YOUR INSTRUCTIONS >> Gather every line in the records below that contains the word "name", and copy each of those lines.

ENTRIES SHOWN >>

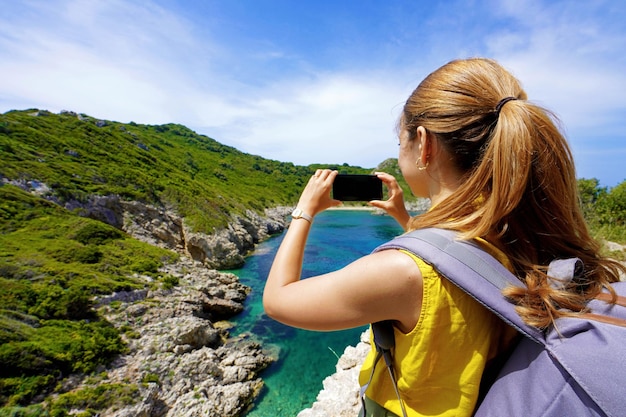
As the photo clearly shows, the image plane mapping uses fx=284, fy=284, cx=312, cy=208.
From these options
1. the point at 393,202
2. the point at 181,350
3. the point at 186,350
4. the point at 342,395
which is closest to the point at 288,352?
the point at 186,350

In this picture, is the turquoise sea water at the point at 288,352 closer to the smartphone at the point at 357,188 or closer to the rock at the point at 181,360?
the rock at the point at 181,360

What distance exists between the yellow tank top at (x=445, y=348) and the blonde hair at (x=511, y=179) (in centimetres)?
12

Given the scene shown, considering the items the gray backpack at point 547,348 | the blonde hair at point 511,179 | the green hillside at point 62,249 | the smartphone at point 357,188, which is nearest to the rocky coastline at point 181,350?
the green hillside at point 62,249

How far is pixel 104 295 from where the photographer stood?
10.3 m

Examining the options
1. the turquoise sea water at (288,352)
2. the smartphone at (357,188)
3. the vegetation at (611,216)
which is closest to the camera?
the smartphone at (357,188)

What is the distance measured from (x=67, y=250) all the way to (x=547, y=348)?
15618 mm

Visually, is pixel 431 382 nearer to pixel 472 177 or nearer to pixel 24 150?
pixel 472 177

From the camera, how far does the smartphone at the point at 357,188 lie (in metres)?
1.72

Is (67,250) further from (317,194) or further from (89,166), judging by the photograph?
(317,194)

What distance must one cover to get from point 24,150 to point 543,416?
26.9 m

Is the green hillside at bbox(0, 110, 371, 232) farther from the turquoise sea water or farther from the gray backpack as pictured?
the gray backpack

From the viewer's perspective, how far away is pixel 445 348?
936 millimetres

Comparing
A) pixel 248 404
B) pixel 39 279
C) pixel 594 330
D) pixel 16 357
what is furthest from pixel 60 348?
pixel 594 330

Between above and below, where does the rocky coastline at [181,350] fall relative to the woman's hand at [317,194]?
below
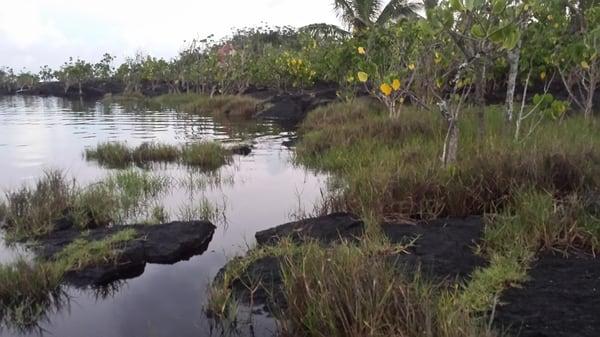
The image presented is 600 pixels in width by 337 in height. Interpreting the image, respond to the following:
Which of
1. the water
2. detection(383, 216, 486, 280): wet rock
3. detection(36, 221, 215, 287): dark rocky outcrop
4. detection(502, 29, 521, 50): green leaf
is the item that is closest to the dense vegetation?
detection(502, 29, 521, 50): green leaf

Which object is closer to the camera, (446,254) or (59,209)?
(446,254)

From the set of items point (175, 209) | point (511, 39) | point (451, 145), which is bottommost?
point (175, 209)

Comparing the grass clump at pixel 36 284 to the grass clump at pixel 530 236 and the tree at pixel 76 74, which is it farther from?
the tree at pixel 76 74

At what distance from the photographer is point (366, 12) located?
3312 cm

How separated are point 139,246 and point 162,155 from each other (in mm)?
9168

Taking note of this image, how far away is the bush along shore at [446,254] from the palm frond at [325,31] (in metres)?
27.1

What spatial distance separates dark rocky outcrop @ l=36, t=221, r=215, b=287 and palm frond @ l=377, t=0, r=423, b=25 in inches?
1142

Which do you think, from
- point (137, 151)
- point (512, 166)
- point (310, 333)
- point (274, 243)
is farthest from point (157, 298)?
point (137, 151)

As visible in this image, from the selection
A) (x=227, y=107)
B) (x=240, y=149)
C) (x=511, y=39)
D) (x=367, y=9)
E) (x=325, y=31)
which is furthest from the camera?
(x=227, y=107)

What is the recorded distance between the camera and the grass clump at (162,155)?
15023 mm

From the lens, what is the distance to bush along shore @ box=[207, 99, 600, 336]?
394cm

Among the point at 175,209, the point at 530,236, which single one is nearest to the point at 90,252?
the point at 175,209

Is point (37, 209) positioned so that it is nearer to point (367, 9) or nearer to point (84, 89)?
point (367, 9)

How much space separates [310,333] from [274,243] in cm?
283
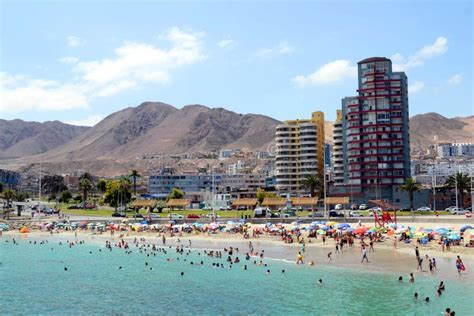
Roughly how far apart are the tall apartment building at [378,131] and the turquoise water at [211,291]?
253ft

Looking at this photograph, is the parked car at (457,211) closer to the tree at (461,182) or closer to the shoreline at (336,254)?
the tree at (461,182)

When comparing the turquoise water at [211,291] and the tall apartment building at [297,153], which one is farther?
the tall apartment building at [297,153]

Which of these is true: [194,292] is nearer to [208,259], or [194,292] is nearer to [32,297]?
[32,297]

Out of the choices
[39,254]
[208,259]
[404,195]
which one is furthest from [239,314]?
[404,195]

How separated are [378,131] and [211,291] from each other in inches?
3677

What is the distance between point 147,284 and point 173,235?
123 feet

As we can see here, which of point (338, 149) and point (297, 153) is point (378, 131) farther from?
point (297, 153)

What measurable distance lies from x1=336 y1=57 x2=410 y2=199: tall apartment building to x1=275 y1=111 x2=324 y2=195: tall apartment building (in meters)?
26.4

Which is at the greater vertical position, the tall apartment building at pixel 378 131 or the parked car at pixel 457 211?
the tall apartment building at pixel 378 131

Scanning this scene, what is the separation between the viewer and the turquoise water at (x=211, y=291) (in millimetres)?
34125

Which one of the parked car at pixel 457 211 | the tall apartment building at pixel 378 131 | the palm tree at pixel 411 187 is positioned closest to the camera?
the parked car at pixel 457 211

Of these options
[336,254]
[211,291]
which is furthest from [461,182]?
[211,291]

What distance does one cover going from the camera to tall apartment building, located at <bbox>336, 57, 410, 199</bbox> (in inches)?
4884

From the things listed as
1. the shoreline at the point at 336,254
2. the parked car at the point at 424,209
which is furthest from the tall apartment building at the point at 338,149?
the shoreline at the point at 336,254
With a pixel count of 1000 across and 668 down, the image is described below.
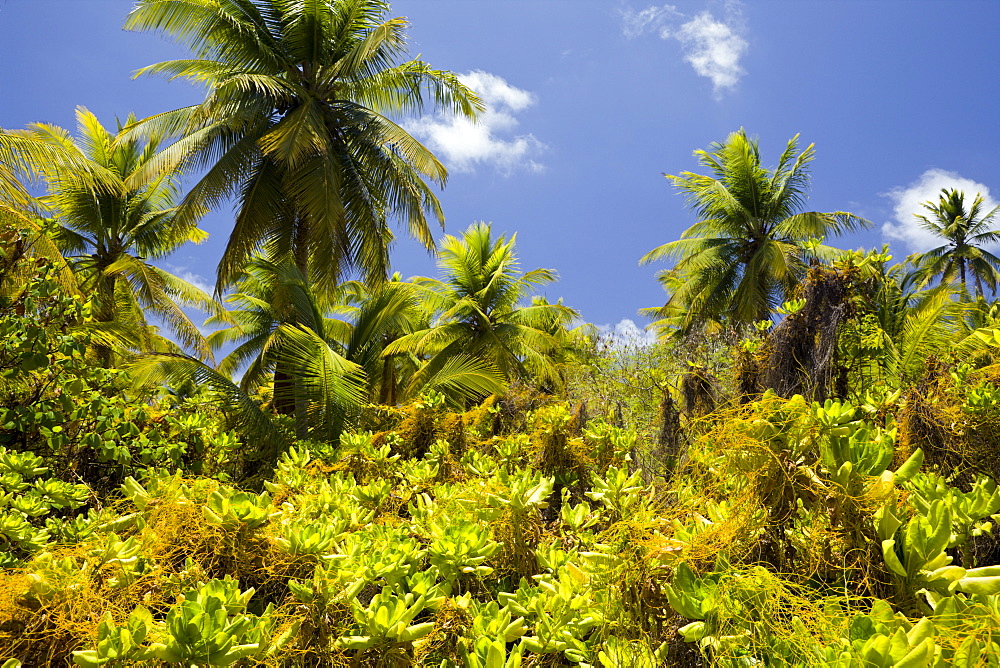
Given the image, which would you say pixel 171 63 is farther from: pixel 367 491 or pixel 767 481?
pixel 767 481

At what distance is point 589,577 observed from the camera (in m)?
1.98

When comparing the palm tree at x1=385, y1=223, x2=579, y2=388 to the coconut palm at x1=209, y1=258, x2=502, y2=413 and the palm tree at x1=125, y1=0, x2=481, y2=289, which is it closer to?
the coconut palm at x1=209, y1=258, x2=502, y2=413

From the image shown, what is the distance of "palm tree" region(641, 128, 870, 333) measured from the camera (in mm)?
14914

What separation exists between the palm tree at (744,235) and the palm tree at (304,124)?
8.37 metres

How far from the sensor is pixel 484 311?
48.2 ft

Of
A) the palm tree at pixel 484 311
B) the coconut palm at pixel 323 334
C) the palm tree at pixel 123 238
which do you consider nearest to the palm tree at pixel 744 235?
the palm tree at pixel 484 311

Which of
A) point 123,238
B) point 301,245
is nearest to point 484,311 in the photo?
point 301,245

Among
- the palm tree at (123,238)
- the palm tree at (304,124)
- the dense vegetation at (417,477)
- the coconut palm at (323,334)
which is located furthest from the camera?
the palm tree at (123,238)

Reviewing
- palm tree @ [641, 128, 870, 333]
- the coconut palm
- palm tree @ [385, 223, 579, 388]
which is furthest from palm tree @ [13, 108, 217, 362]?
palm tree @ [641, 128, 870, 333]

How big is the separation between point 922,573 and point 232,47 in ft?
39.8

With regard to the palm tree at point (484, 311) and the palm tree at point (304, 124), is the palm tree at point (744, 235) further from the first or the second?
the palm tree at point (304, 124)

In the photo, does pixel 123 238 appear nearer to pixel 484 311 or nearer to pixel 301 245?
pixel 301 245

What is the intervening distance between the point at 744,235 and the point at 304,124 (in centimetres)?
1235

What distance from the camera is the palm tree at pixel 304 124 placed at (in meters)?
9.55
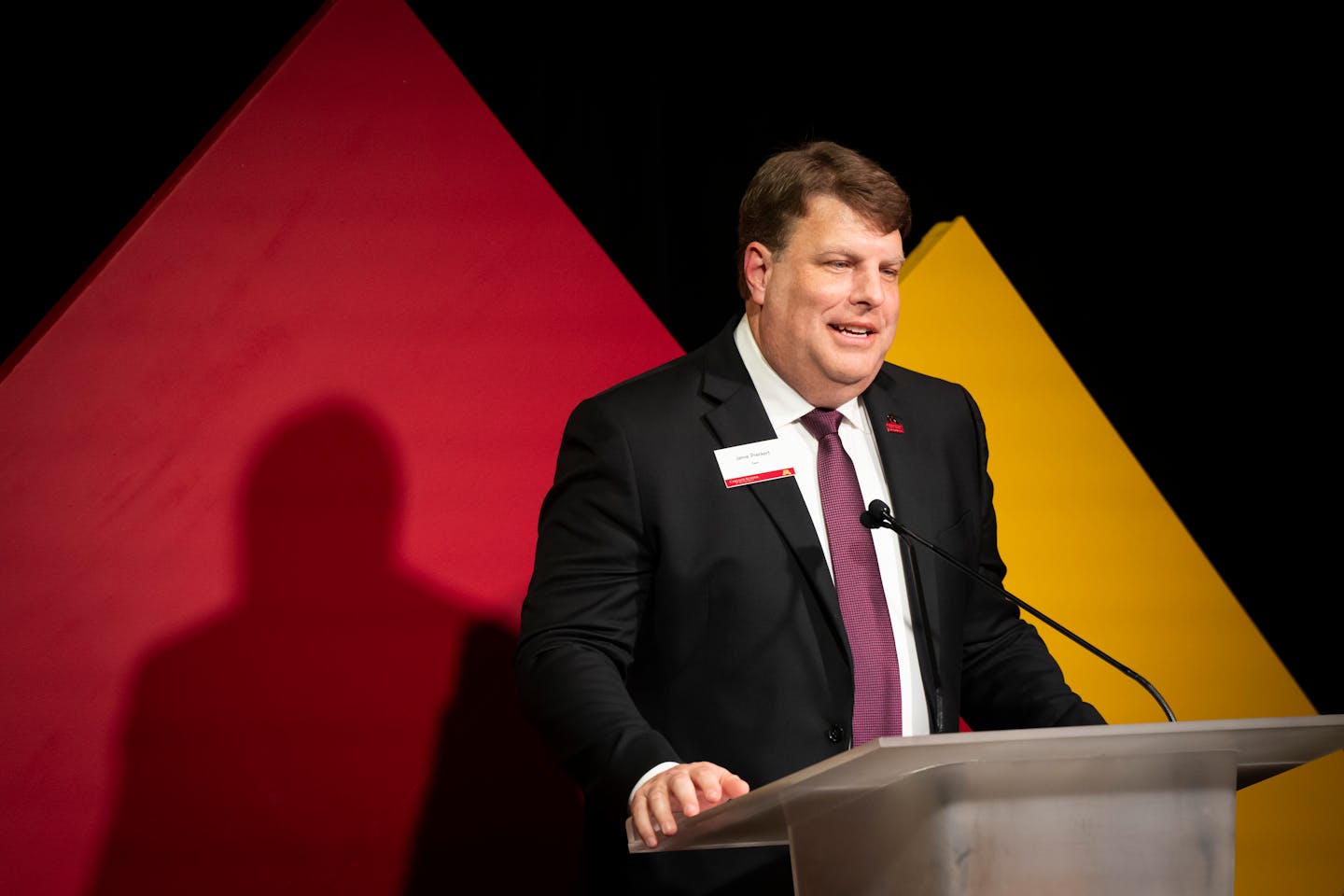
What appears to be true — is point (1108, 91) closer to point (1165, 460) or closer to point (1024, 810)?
point (1165, 460)

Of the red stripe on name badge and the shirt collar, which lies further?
the shirt collar

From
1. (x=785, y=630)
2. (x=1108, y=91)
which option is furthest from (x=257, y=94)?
(x=1108, y=91)

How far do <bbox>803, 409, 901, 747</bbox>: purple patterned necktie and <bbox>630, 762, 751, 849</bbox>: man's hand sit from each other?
532 mm

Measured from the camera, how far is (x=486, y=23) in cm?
313

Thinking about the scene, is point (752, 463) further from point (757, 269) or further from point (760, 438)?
point (757, 269)

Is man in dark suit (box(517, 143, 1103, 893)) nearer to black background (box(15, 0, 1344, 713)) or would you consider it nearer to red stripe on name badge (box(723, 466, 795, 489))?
red stripe on name badge (box(723, 466, 795, 489))

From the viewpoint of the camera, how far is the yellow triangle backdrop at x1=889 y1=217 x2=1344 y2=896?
9.55ft

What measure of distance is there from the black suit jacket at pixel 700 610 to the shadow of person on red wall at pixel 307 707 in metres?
0.56

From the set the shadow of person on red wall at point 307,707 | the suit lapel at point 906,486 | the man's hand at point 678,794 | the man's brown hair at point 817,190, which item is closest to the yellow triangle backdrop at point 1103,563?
the suit lapel at point 906,486

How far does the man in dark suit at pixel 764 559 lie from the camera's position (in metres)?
1.88

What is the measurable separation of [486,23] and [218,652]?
1.65 meters

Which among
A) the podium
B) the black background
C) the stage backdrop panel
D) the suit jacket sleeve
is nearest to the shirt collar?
the suit jacket sleeve

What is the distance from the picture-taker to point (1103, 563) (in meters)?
2.98

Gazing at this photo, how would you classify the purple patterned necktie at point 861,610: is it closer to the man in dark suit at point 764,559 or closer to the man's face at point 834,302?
the man in dark suit at point 764,559
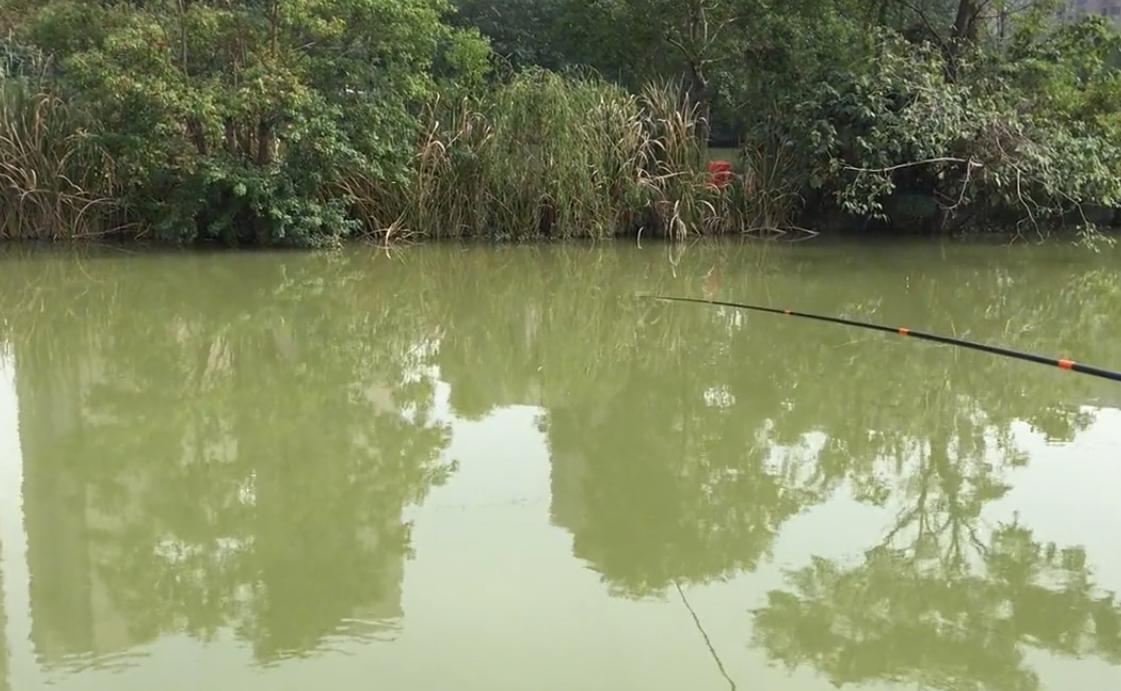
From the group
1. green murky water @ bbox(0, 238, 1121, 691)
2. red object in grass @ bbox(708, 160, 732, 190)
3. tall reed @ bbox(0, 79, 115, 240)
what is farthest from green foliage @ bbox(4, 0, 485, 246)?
red object in grass @ bbox(708, 160, 732, 190)

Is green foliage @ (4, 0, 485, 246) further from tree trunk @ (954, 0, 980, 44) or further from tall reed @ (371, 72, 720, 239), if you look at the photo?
tree trunk @ (954, 0, 980, 44)

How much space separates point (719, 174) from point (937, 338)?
476cm

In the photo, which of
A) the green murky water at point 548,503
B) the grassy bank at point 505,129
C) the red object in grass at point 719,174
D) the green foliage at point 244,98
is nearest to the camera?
the green murky water at point 548,503

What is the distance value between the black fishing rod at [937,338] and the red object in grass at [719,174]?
3246 millimetres

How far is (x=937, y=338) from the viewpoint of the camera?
4.49 metres

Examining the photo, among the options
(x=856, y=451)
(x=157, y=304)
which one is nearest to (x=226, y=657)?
(x=856, y=451)

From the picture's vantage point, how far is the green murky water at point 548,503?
2.04m

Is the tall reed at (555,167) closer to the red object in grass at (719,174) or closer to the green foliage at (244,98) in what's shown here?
the red object in grass at (719,174)

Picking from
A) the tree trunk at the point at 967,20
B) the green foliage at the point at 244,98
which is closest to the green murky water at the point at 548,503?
the green foliage at the point at 244,98

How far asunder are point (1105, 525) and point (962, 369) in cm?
167

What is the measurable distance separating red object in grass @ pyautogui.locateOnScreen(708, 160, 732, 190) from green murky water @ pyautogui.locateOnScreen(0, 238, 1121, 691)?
379 cm

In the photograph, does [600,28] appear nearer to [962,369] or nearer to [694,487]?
[962,369]

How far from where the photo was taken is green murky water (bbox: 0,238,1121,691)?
2037mm

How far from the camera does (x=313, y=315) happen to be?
5.26m
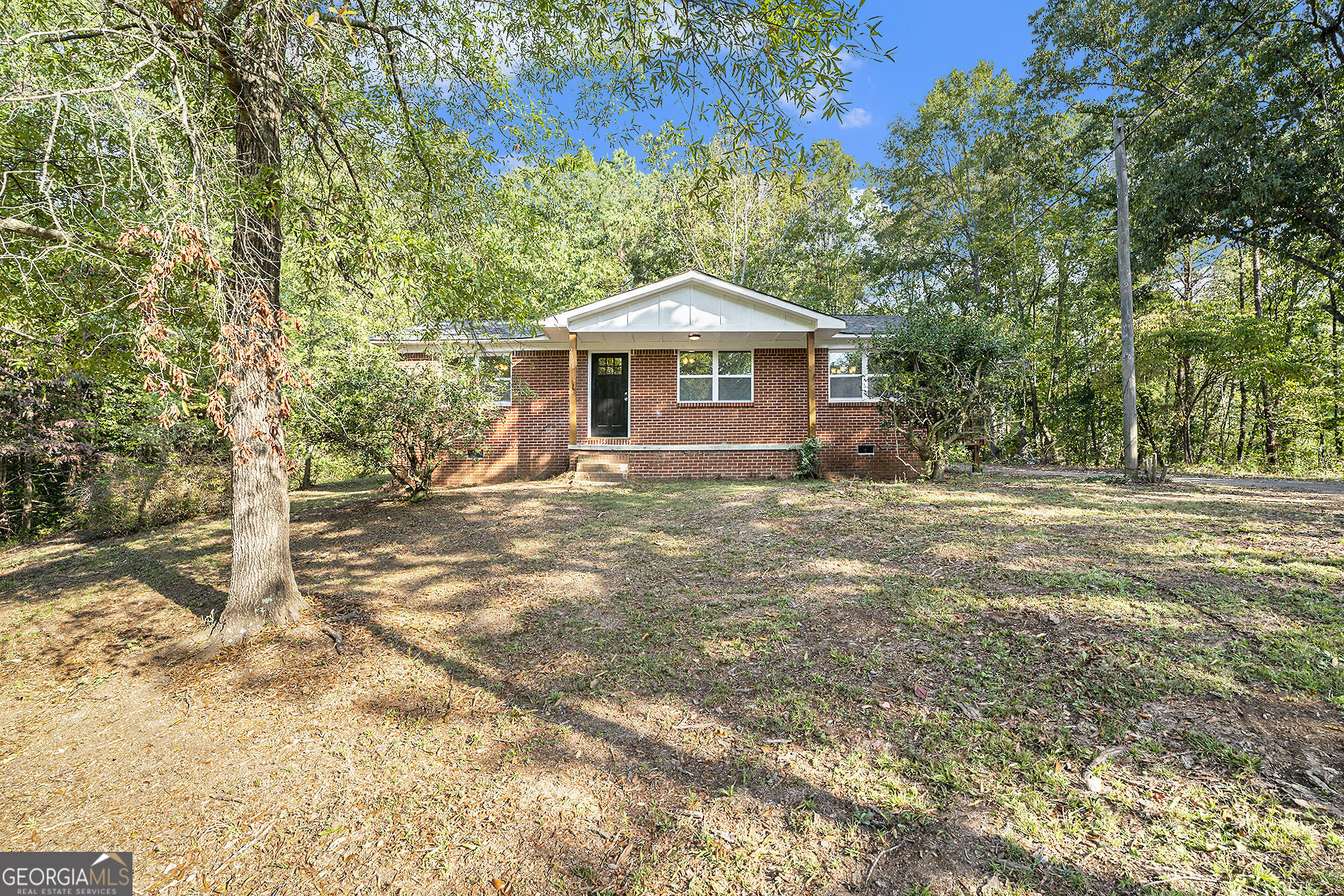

EXPECTED ANSWER >>
Of the red stripe on name badge and the shirt collar, which lies further?
Is man in dark suit (box(517, 143, 1103, 893)) nearer to black background (box(15, 0, 1344, 713)) or would you consider it nearer to red stripe on name badge (box(723, 466, 795, 489))?
red stripe on name badge (box(723, 466, 795, 489))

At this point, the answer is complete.